#### 選択テキスト

トヨタの各工場の歴史と、目指していく進化を紹介する連載シリーズ「トヨタ工場の継承と進化」。今回は、本社工場の現在と未来への挑戦を紹介。
【シャシー製造部】フレーム加工に「五感」は不可欠
2023年11月、60年の歴史に幕を引いたトヨタ初の海外工場・サンベルナルド工場(ブラジル)。そこで活躍した「コマツ700トンプレス機」が“里帰り”した先が、シャシー製造部。
ここでは主に、クルマの足回りに使われる鉄板のプレス加工やフレームの溶接を行い、ランクル300のフレームなどは、ここから生まれている。
鉄板を切ったり曲げたりするプレス加工だが、鉄板の伸び縮みに合わせて一定の品質に加工するためには、人の感覚が必要だという。気温の変化や加工過程の加熱によっても伸縮具合は変わるため、緻密な計算が必要な作業だ。
鉄板に高熱を加えて溶かしてつなぐ「アーク溶接」の工程では、つなぎ目の温度は1,300度にも上り、人が立ち入れないところは機械が行う。

########

作業内容:
- A) 本社工場の記事によると、サンベルナルド工場が60年の歴史に幕を引いたのはいつですか。
- B) 本社工場の記事を、「トヨタの各工場の歴史と、目指」を含む箇所から始めて「どは、ここから生まれている。」の後で終わる範囲で更新し、「シャシー製造部」を「車体製造部」に置き換えて示してください。

#### 提供データ

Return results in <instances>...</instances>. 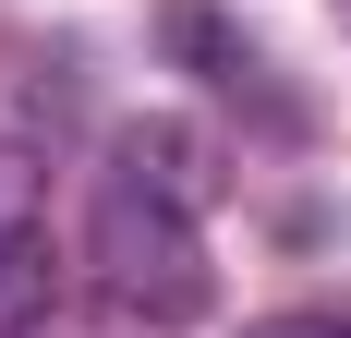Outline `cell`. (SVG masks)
I'll return each instance as SVG.
<instances>
[{"instance_id":"1","label":"cell","mask_w":351,"mask_h":338,"mask_svg":"<svg viewBox=\"0 0 351 338\" xmlns=\"http://www.w3.org/2000/svg\"><path fill=\"white\" fill-rule=\"evenodd\" d=\"M85 266H97V290L134 326H194V314L218 302V278H206V242H194V218L182 205H145L109 181L97 194V230H85Z\"/></svg>"},{"instance_id":"2","label":"cell","mask_w":351,"mask_h":338,"mask_svg":"<svg viewBox=\"0 0 351 338\" xmlns=\"http://www.w3.org/2000/svg\"><path fill=\"white\" fill-rule=\"evenodd\" d=\"M109 181H121V194H145V205L206 218V205H218V145H206V121L158 109V121H121V133H109Z\"/></svg>"},{"instance_id":"3","label":"cell","mask_w":351,"mask_h":338,"mask_svg":"<svg viewBox=\"0 0 351 338\" xmlns=\"http://www.w3.org/2000/svg\"><path fill=\"white\" fill-rule=\"evenodd\" d=\"M49 326H61V254L36 230L25 254H0V338H49Z\"/></svg>"},{"instance_id":"4","label":"cell","mask_w":351,"mask_h":338,"mask_svg":"<svg viewBox=\"0 0 351 338\" xmlns=\"http://www.w3.org/2000/svg\"><path fill=\"white\" fill-rule=\"evenodd\" d=\"M170 49H182V61H194V73H206V85H230V97H243L254 73H267V61H254V49H243V36H230V25H218V12H206V0H170Z\"/></svg>"},{"instance_id":"5","label":"cell","mask_w":351,"mask_h":338,"mask_svg":"<svg viewBox=\"0 0 351 338\" xmlns=\"http://www.w3.org/2000/svg\"><path fill=\"white\" fill-rule=\"evenodd\" d=\"M36 230H49V157L25 133H0V254H25Z\"/></svg>"},{"instance_id":"6","label":"cell","mask_w":351,"mask_h":338,"mask_svg":"<svg viewBox=\"0 0 351 338\" xmlns=\"http://www.w3.org/2000/svg\"><path fill=\"white\" fill-rule=\"evenodd\" d=\"M243 338H351L339 314H267V326H243Z\"/></svg>"},{"instance_id":"7","label":"cell","mask_w":351,"mask_h":338,"mask_svg":"<svg viewBox=\"0 0 351 338\" xmlns=\"http://www.w3.org/2000/svg\"><path fill=\"white\" fill-rule=\"evenodd\" d=\"M339 25H351V0H339Z\"/></svg>"}]
</instances>
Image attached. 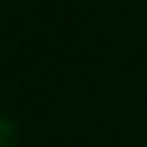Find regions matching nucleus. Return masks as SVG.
<instances>
[{
  "mask_svg": "<svg viewBox=\"0 0 147 147\" xmlns=\"http://www.w3.org/2000/svg\"><path fill=\"white\" fill-rule=\"evenodd\" d=\"M12 138H16L12 119H6L3 113H0V147H12Z\"/></svg>",
  "mask_w": 147,
  "mask_h": 147,
  "instance_id": "1",
  "label": "nucleus"
}]
</instances>
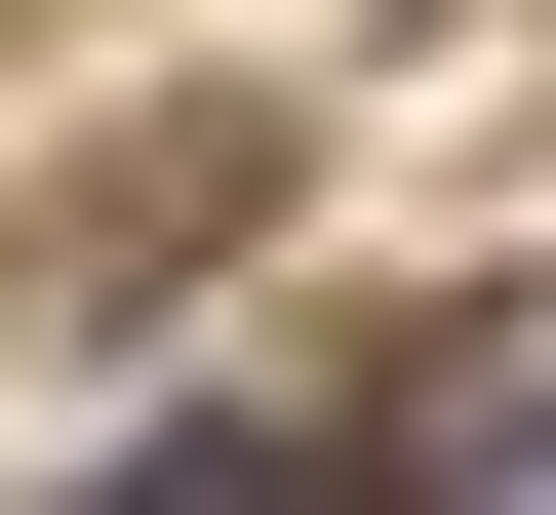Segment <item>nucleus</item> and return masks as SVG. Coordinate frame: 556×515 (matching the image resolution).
Segmentation results:
<instances>
[{
  "label": "nucleus",
  "mask_w": 556,
  "mask_h": 515,
  "mask_svg": "<svg viewBox=\"0 0 556 515\" xmlns=\"http://www.w3.org/2000/svg\"><path fill=\"white\" fill-rule=\"evenodd\" d=\"M239 239H278V119H160V159H80V239H40V278L160 318V278H239Z\"/></svg>",
  "instance_id": "obj_1"
}]
</instances>
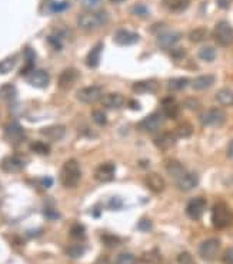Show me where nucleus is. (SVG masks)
I'll list each match as a JSON object with an SVG mask.
<instances>
[{"mask_svg":"<svg viewBox=\"0 0 233 264\" xmlns=\"http://www.w3.org/2000/svg\"><path fill=\"white\" fill-rule=\"evenodd\" d=\"M176 183H178V187H179L180 191H190V190H193L199 184V177L195 172L186 171L180 178L176 180Z\"/></svg>","mask_w":233,"mask_h":264,"instance_id":"dca6fc26","label":"nucleus"},{"mask_svg":"<svg viewBox=\"0 0 233 264\" xmlns=\"http://www.w3.org/2000/svg\"><path fill=\"white\" fill-rule=\"evenodd\" d=\"M27 82L35 86V88H46L50 82V76L46 71H42V69H36V71H32L30 73H27Z\"/></svg>","mask_w":233,"mask_h":264,"instance_id":"ddd939ff","label":"nucleus"},{"mask_svg":"<svg viewBox=\"0 0 233 264\" xmlns=\"http://www.w3.org/2000/svg\"><path fill=\"white\" fill-rule=\"evenodd\" d=\"M133 13H136V15H140V16H143V15H146L147 13V7L144 6V4H136L135 7H133V10H132Z\"/></svg>","mask_w":233,"mask_h":264,"instance_id":"de8ad7c7","label":"nucleus"},{"mask_svg":"<svg viewBox=\"0 0 233 264\" xmlns=\"http://www.w3.org/2000/svg\"><path fill=\"white\" fill-rule=\"evenodd\" d=\"M193 134V126L187 122H182L176 126L175 129V135L176 138H189Z\"/></svg>","mask_w":233,"mask_h":264,"instance_id":"7c9ffc66","label":"nucleus"},{"mask_svg":"<svg viewBox=\"0 0 233 264\" xmlns=\"http://www.w3.org/2000/svg\"><path fill=\"white\" fill-rule=\"evenodd\" d=\"M77 79H79V71L74 69V68H68V69H65L63 72L60 73L57 85H59L60 89H70L76 83Z\"/></svg>","mask_w":233,"mask_h":264,"instance_id":"4468645a","label":"nucleus"},{"mask_svg":"<svg viewBox=\"0 0 233 264\" xmlns=\"http://www.w3.org/2000/svg\"><path fill=\"white\" fill-rule=\"evenodd\" d=\"M85 234H86V228L79 223L73 224V227L70 228V236L74 239H85Z\"/></svg>","mask_w":233,"mask_h":264,"instance_id":"4c0bfd02","label":"nucleus"},{"mask_svg":"<svg viewBox=\"0 0 233 264\" xmlns=\"http://www.w3.org/2000/svg\"><path fill=\"white\" fill-rule=\"evenodd\" d=\"M178 263L179 264H193V257L189 254V253H180L179 256H178Z\"/></svg>","mask_w":233,"mask_h":264,"instance_id":"37998d69","label":"nucleus"},{"mask_svg":"<svg viewBox=\"0 0 233 264\" xmlns=\"http://www.w3.org/2000/svg\"><path fill=\"white\" fill-rule=\"evenodd\" d=\"M102 241H103L108 247H112V248H115L117 244L120 243V240L116 239L115 236H103V237H102Z\"/></svg>","mask_w":233,"mask_h":264,"instance_id":"79ce46f5","label":"nucleus"},{"mask_svg":"<svg viewBox=\"0 0 233 264\" xmlns=\"http://www.w3.org/2000/svg\"><path fill=\"white\" fill-rule=\"evenodd\" d=\"M233 223V213L228 204L219 201L212 208V224L216 230L228 228Z\"/></svg>","mask_w":233,"mask_h":264,"instance_id":"7ed1b4c3","label":"nucleus"},{"mask_svg":"<svg viewBox=\"0 0 233 264\" xmlns=\"http://www.w3.org/2000/svg\"><path fill=\"white\" fill-rule=\"evenodd\" d=\"M0 167L4 172L16 174V172H20L24 168V161L23 158H20L19 155H10V157L3 158Z\"/></svg>","mask_w":233,"mask_h":264,"instance_id":"9b49d317","label":"nucleus"},{"mask_svg":"<svg viewBox=\"0 0 233 264\" xmlns=\"http://www.w3.org/2000/svg\"><path fill=\"white\" fill-rule=\"evenodd\" d=\"M200 123L205 126L210 128H219L222 125H225V122L228 120V115L223 109L220 108H209L206 111H203L199 117Z\"/></svg>","mask_w":233,"mask_h":264,"instance_id":"39448f33","label":"nucleus"},{"mask_svg":"<svg viewBox=\"0 0 233 264\" xmlns=\"http://www.w3.org/2000/svg\"><path fill=\"white\" fill-rule=\"evenodd\" d=\"M213 38L216 41L217 45L228 48L233 45V26L228 23L226 20H220L217 22L215 29H213Z\"/></svg>","mask_w":233,"mask_h":264,"instance_id":"20e7f679","label":"nucleus"},{"mask_svg":"<svg viewBox=\"0 0 233 264\" xmlns=\"http://www.w3.org/2000/svg\"><path fill=\"white\" fill-rule=\"evenodd\" d=\"M215 83V76L213 75H200V76H197V78H195L193 81H192V89L193 91H197V92H200V91H206V89H209L210 86Z\"/></svg>","mask_w":233,"mask_h":264,"instance_id":"5701e85b","label":"nucleus"},{"mask_svg":"<svg viewBox=\"0 0 233 264\" xmlns=\"http://www.w3.org/2000/svg\"><path fill=\"white\" fill-rule=\"evenodd\" d=\"M100 103L102 106L108 108V109H117L125 103V96L113 92V94H106L100 98Z\"/></svg>","mask_w":233,"mask_h":264,"instance_id":"aec40b11","label":"nucleus"},{"mask_svg":"<svg viewBox=\"0 0 233 264\" xmlns=\"http://www.w3.org/2000/svg\"><path fill=\"white\" fill-rule=\"evenodd\" d=\"M142 260L143 263L147 264H159L162 262V254L158 248H153L150 251H146L143 256H142Z\"/></svg>","mask_w":233,"mask_h":264,"instance_id":"c756f323","label":"nucleus"},{"mask_svg":"<svg viewBox=\"0 0 233 264\" xmlns=\"http://www.w3.org/2000/svg\"><path fill=\"white\" fill-rule=\"evenodd\" d=\"M180 38H182V35L179 32H173V30L164 32L158 38V45L163 49H172L180 41Z\"/></svg>","mask_w":233,"mask_h":264,"instance_id":"6ab92c4d","label":"nucleus"},{"mask_svg":"<svg viewBox=\"0 0 233 264\" xmlns=\"http://www.w3.org/2000/svg\"><path fill=\"white\" fill-rule=\"evenodd\" d=\"M153 142H155L156 148L166 151V149H169V148H172L175 145L176 135H175V132H161L159 135H156Z\"/></svg>","mask_w":233,"mask_h":264,"instance_id":"412c9836","label":"nucleus"},{"mask_svg":"<svg viewBox=\"0 0 233 264\" xmlns=\"http://www.w3.org/2000/svg\"><path fill=\"white\" fill-rule=\"evenodd\" d=\"M30 149L39 155H47L50 152V146L45 142H40V141H35L30 144Z\"/></svg>","mask_w":233,"mask_h":264,"instance_id":"c9c22d12","label":"nucleus"},{"mask_svg":"<svg viewBox=\"0 0 233 264\" xmlns=\"http://www.w3.org/2000/svg\"><path fill=\"white\" fill-rule=\"evenodd\" d=\"M220 250V241L217 239H208L199 245V256L205 262H212L216 259Z\"/></svg>","mask_w":233,"mask_h":264,"instance_id":"0eeeda50","label":"nucleus"},{"mask_svg":"<svg viewBox=\"0 0 233 264\" xmlns=\"http://www.w3.org/2000/svg\"><path fill=\"white\" fill-rule=\"evenodd\" d=\"M56 7H52L54 12H57V10H63V9H66L68 7V3H59V4H54Z\"/></svg>","mask_w":233,"mask_h":264,"instance_id":"3c124183","label":"nucleus"},{"mask_svg":"<svg viewBox=\"0 0 233 264\" xmlns=\"http://www.w3.org/2000/svg\"><path fill=\"white\" fill-rule=\"evenodd\" d=\"M109 20V13L105 10H86L77 16V26L85 32H94L103 27Z\"/></svg>","mask_w":233,"mask_h":264,"instance_id":"f257e3e1","label":"nucleus"},{"mask_svg":"<svg viewBox=\"0 0 233 264\" xmlns=\"http://www.w3.org/2000/svg\"><path fill=\"white\" fill-rule=\"evenodd\" d=\"M144 183H146V185H147V188L150 191L156 192V194H161L164 190V187H166V183L162 178V175H159L156 172L147 174L146 178H144Z\"/></svg>","mask_w":233,"mask_h":264,"instance_id":"f3484780","label":"nucleus"},{"mask_svg":"<svg viewBox=\"0 0 233 264\" xmlns=\"http://www.w3.org/2000/svg\"><path fill=\"white\" fill-rule=\"evenodd\" d=\"M138 227L142 231H150L152 230V221L150 220H142Z\"/></svg>","mask_w":233,"mask_h":264,"instance_id":"49530a36","label":"nucleus"},{"mask_svg":"<svg viewBox=\"0 0 233 264\" xmlns=\"http://www.w3.org/2000/svg\"><path fill=\"white\" fill-rule=\"evenodd\" d=\"M216 102L220 106H233V89L231 88H222L215 95Z\"/></svg>","mask_w":233,"mask_h":264,"instance_id":"393cba45","label":"nucleus"},{"mask_svg":"<svg viewBox=\"0 0 233 264\" xmlns=\"http://www.w3.org/2000/svg\"><path fill=\"white\" fill-rule=\"evenodd\" d=\"M170 56L173 58V59H182V58H185V55H186V52H185V49H170Z\"/></svg>","mask_w":233,"mask_h":264,"instance_id":"a18cd8bd","label":"nucleus"},{"mask_svg":"<svg viewBox=\"0 0 233 264\" xmlns=\"http://www.w3.org/2000/svg\"><path fill=\"white\" fill-rule=\"evenodd\" d=\"M112 3H122V1H125V0H110Z\"/></svg>","mask_w":233,"mask_h":264,"instance_id":"603ef678","label":"nucleus"},{"mask_svg":"<svg viewBox=\"0 0 233 264\" xmlns=\"http://www.w3.org/2000/svg\"><path fill=\"white\" fill-rule=\"evenodd\" d=\"M197 56H199L202 61L212 62V61L216 58V50H215V48H212V46H203L202 49H199Z\"/></svg>","mask_w":233,"mask_h":264,"instance_id":"f704fd0d","label":"nucleus"},{"mask_svg":"<svg viewBox=\"0 0 233 264\" xmlns=\"http://www.w3.org/2000/svg\"><path fill=\"white\" fill-rule=\"evenodd\" d=\"M226 155L229 160H233V140L229 142V146H228V151H226Z\"/></svg>","mask_w":233,"mask_h":264,"instance_id":"8fccbe9b","label":"nucleus"},{"mask_svg":"<svg viewBox=\"0 0 233 264\" xmlns=\"http://www.w3.org/2000/svg\"><path fill=\"white\" fill-rule=\"evenodd\" d=\"M222 260H223V263L225 264H233V247L228 248V250L223 253Z\"/></svg>","mask_w":233,"mask_h":264,"instance_id":"c03bdc74","label":"nucleus"},{"mask_svg":"<svg viewBox=\"0 0 233 264\" xmlns=\"http://www.w3.org/2000/svg\"><path fill=\"white\" fill-rule=\"evenodd\" d=\"M216 1H217V4H219L222 9H228V7L232 4L233 0H216Z\"/></svg>","mask_w":233,"mask_h":264,"instance_id":"09e8293b","label":"nucleus"},{"mask_svg":"<svg viewBox=\"0 0 233 264\" xmlns=\"http://www.w3.org/2000/svg\"><path fill=\"white\" fill-rule=\"evenodd\" d=\"M40 134L49 141H60L66 134V128L63 125H50L46 128H42Z\"/></svg>","mask_w":233,"mask_h":264,"instance_id":"a211bd4d","label":"nucleus"},{"mask_svg":"<svg viewBox=\"0 0 233 264\" xmlns=\"http://www.w3.org/2000/svg\"><path fill=\"white\" fill-rule=\"evenodd\" d=\"M164 167H166V171H167V174L169 175H172L173 178H180L185 172H186V169L185 167L178 161V160H167L166 161V164H164Z\"/></svg>","mask_w":233,"mask_h":264,"instance_id":"bb28decb","label":"nucleus"},{"mask_svg":"<svg viewBox=\"0 0 233 264\" xmlns=\"http://www.w3.org/2000/svg\"><path fill=\"white\" fill-rule=\"evenodd\" d=\"M208 36V29L206 27H196L193 29L190 33H189V39L193 42V43H199L202 41H205Z\"/></svg>","mask_w":233,"mask_h":264,"instance_id":"2f4dec72","label":"nucleus"},{"mask_svg":"<svg viewBox=\"0 0 233 264\" xmlns=\"http://www.w3.org/2000/svg\"><path fill=\"white\" fill-rule=\"evenodd\" d=\"M187 85H189V79L186 78H172L167 81V89L173 91V92L185 89Z\"/></svg>","mask_w":233,"mask_h":264,"instance_id":"c85d7f7f","label":"nucleus"},{"mask_svg":"<svg viewBox=\"0 0 233 264\" xmlns=\"http://www.w3.org/2000/svg\"><path fill=\"white\" fill-rule=\"evenodd\" d=\"M156 88H158V82L149 79V81H139V82L133 83L132 91L135 94H147V92L156 91Z\"/></svg>","mask_w":233,"mask_h":264,"instance_id":"a878e982","label":"nucleus"},{"mask_svg":"<svg viewBox=\"0 0 233 264\" xmlns=\"http://www.w3.org/2000/svg\"><path fill=\"white\" fill-rule=\"evenodd\" d=\"M115 172L116 168L112 162H105V164H100L96 171H94V178L100 183H109L113 180L115 177Z\"/></svg>","mask_w":233,"mask_h":264,"instance_id":"2eb2a0df","label":"nucleus"},{"mask_svg":"<svg viewBox=\"0 0 233 264\" xmlns=\"http://www.w3.org/2000/svg\"><path fill=\"white\" fill-rule=\"evenodd\" d=\"M16 61H18V56H9V58L0 61V75L10 72L15 68Z\"/></svg>","mask_w":233,"mask_h":264,"instance_id":"473e14b6","label":"nucleus"},{"mask_svg":"<svg viewBox=\"0 0 233 264\" xmlns=\"http://www.w3.org/2000/svg\"><path fill=\"white\" fill-rule=\"evenodd\" d=\"M116 264H136V257L132 253H122L117 257Z\"/></svg>","mask_w":233,"mask_h":264,"instance_id":"ea45409f","label":"nucleus"},{"mask_svg":"<svg viewBox=\"0 0 233 264\" xmlns=\"http://www.w3.org/2000/svg\"><path fill=\"white\" fill-rule=\"evenodd\" d=\"M102 50H103V43H102V42L97 43V45H94L93 48L90 49V52H89L88 56H86V66H88V68L94 69V68L99 66Z\"/></svg>","mask_w":233,"mask_h":264,"instance_id":"b1692460","label":"nucleus"},{"mask_svg":"<svg viewBox=\"0 0 233 264\" xmlns=\"http://www.w3.org/2000/svg\"><path fill=\"white\" fill-rule=\"evenodd\" d=\"M4 138H6L7 142H10L12 145H19L24 141L26 134H24V129L19 123L12 122L4 128Z\"/></svg>","mask_w":233,"mask_h":264,"instance_id":"1a4fd4ad","label":"nucleus"},{"mask_svg":"<svg viewBox=\"0 0 233 264\" xmlns=\"http://www.w3.org/2000/svg\"><path fill=\"white\" fill-rule=\"evenodd\" d=\"M92 118H93V121L97 125L103 126V125L108 123V117H106V114L102 109H94L93 112H92Z\"/></svg>","mask_w":233,"mask_h":264,"instance_id":"58836bf2","label":"nucleus"},{"mask_svg":"<svg viewBox=\"0 0 233 264\" xmlns=\"http://www.w3.org/2000/svg\"><path fill=\"white\" fill-rule=\"evenodd\" d=\"M162 108H163V112L166 114L167 118H172V120H176L179 117V112H180V108H179V103L175 98L172 96H166L163 101H162Z\"/></svg>","mask_w":233,"mask_h":264,"instance_id":"4be33fe9","label":"nucleus"},{"mask_svg":"<svg viewBox=\"0 0 233 264\" xmlns=\"http://www.w3.org/2000/svg\"><path fill=\"white\" fill-rule=\"evenodd\" d=\"M139 33L127 30V29H119L115 33V42H116L117 45H122V46L135 45V43L139 42Z\"/></svg>","mask_w":233,"mask_h":264,"instance_id":"f8f14e48","label":"nucleus"},{"mask_svg":"<svg viewBox=\"0 0 233 264\" xmlns=\"http://www.w3.org/2000/svg\"><path fill=\"white\" fill-rule=\"evenodd\" d=\"M79 3L86 10H96L102 4V0H79Z\"/></svg>","mask_w":233,"mask_h":264,"instance_id":"a19ab883","label":"nucleus"},{"mask_svg":"<svg viewBox=\"0 0 233 264\" xmlns=\"http://www.w3.org/2000/svg\"><path fill=\"white\" fill-rule=\"evenodd\" d=\"M16 96V89L13 85L10 83H6V85H1L0 86V99H4V101H10Z\"/></svg>","mask_w":233,"mask_h":264,"instance_id":"72a5a7b5","label":"nucleus"},{"mask_svg":"<svg viewBox=\"0 0 233 264\" xmlns=\"http://www.w3.org/2000/svg\"><path fill=\"white\" fill-rule=\"evenodd\" d=\"M102 96H103V89L102 86H97V85L80 88L76 92V99L82 103H93L96 101H100Z\"/></svg>","mask_w":233,"mask_h":264,"instance_id":"423d86ee","label":"nucleus"},{"mask_svg":"<svg viewBox=\"0 0 233 264\" xmlns=\"http://www.w3.org/2000/svg\"><path fill=\"white\" fill-rule=\"evenodd\" d=\"M193 264H195V263H193Z\"/></svg>","mask_w":233,"mask_h":264,"instance_id":"864d4df0","label":"nucleus"},{"mask_svg":"<svg viewBox=\"0 0 233 264\" xmlns=\"http://www.w3.org/2000/svg\"><path fill=\"white\" fill-rule=\"evenodd\" d=\"M82 178V171L76 160H68L60 171V183L66 188H74L79 185Z\"/></svg>","mask_w":233,"mask_h":264,"instance_id":"f03ea898","label":"nucleus"},{"mask_svg":"<svg viewBox=\"0 0 233 264\" xmlns=\"http://www.w3.org/2000/svg\"><path fill=\"white\" fill-rule=\"evenodd\" d=\"M162 3L167 10L179 13L186 10L190 4V0H162Z\"/></svg>","mask_w":233,"mask_h":264,"instance_id":"cd10ccee","label":"nucleus"},{"mask_svg":"<svg viewBox=\"0 0 233 264\" xmlns=\"http://www.w3.org/2000/svg\"><path fill=\"white\" fill-rule=\"evenodd\" d=\"M163 125V117L161 114H150L146 118L140 121L138 125V129L143 132H156L161 126Z\"/></svg>","mask_w":233,"mask_h":264,"instance_id":"9d476101","label":"nucleus"},{"mask_svg":"<svg viewBox=\"0 0 233 264\" xmlns=\"http://www.w3.org/2000/svg\"><path fill=\"white\" fill-rule=\"evenodd\" d=\"M206 200L203 197H195L192 198L186 205V216L190 220H199L202 218L206 210Z\"/></svg>","mask_w":233,"mask_h":264,"instance_id":"6e6552de","label":"nucleus"},{"mask_svg":"<svg viewBox=\"0 0 233 264\" xmlns=\"http://www.w3.org/2000/svg\"><path fill=\"white\" fill-rule=\"evenodd\" d=\"M83 253H85V247H82V245H69L66 248V254L72 259H79L83 256Z\"/></svg>","mask_w":233,"mask_h":264,"instance_id":"e433bc0d","label":"nucleus"}]
</instances>
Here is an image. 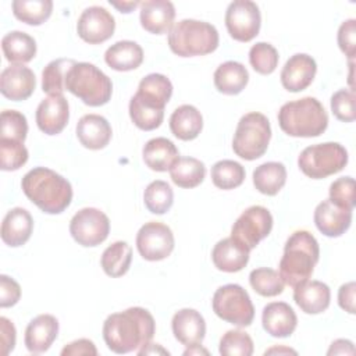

########

各問の解答:
- A) 2023年11月です。

- B)
トヨタの各工場の歴史と、目指していく進化を紹介する連載シリーズ「トヨタ工場の継承と進化」。今回は、本社工場の現在と未来への挑戦を紹介。
【車体製造部】フレーム加工に「五感」は不可欠
2023年11月、60年の歴史に幕を引いたトヨタ初の海外工場・サンベルナルド工場(ブラジル)。そこで活躍した「コマツ700トンプレス機」が“里帰り”した先が、車体製造部。
ここでは主に、クルマの足回りに使われる鉄板のプレス加工やフレームの溶接を行い、ランクル300のフレームなどは、ここから生まれている。